Texte cité.
------------------------------------------------------------

A Niamey, ou s’est tenue leur réunion, les représentants des barreaux africains se sont fortement prononcés en faveur du retour effectif des biens culturels africains pillés pendant la période de colonisation pour la plupart. Communément appelés artefacts africains, ces objets liés à la royauté ou aux différents cultes africains, sont détenus et exposés dans des musées et collections privés à travers le monde. Aujourd’hui, malgré la bonne foi affichée par certains pays pour les restituer, de plus en plus d’intellectuels émettent des doutes et pressent les anciennes puissances colonisatrices à dialoguer directement avec les communautés spoliées et non pas avec les politiciens qui les gouvernent. De l’avis général qui se dégage des cercles de pression, le retour des artefacts sur leurs terres d’origines contribuera durablement à asseoir la paix et la cohésion au sein des communautés d’Afrique.

------------------------------------------------------------

Données fournies.
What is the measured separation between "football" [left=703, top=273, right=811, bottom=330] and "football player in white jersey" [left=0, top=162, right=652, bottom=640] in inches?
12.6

------------------------------------------------------------

Série de tâches.
1. Résumez en deux phrases le texte cité sur la restitution des biens culturels africains.
2. Répondez à ces questions sur le texte cité :
(a) Dans quelle ville s'est tenue la réunion des représentants des barreaux africains ?
(b) À quoi les objets appelés artefacts africains sont-ils liés ?
(c) Avec qui les intellectuels pressent-ils les anciennes puissances colonisatrices de dialoguer directement ?

Réponses.
1. Réunis à Niamey, les représentants des barreaux africains se sont fortement prononcés pour le retour effectif des artefacts africains, pour la plupart pillés pendant la colonisation et aujourd'hui détenus dans des musées et collections privés à travers le monde. De plus en plus d'intellectuels pressent les anciennes puissances colonisatrices de dialoguer directement avec les communautés spoliées plutôt qu'avec leurs dirigeants politiques, et les cercles de pression estiment que ce retour contribuera durablement à la paix et à la cohésion des communautés d'Afrique.

2.
(a) À Niamey.
(b) À la royauté ou aux différents cultes africains.
(c) Avec les communautés spoliées, et non avec les politiciens qui les gouvernent.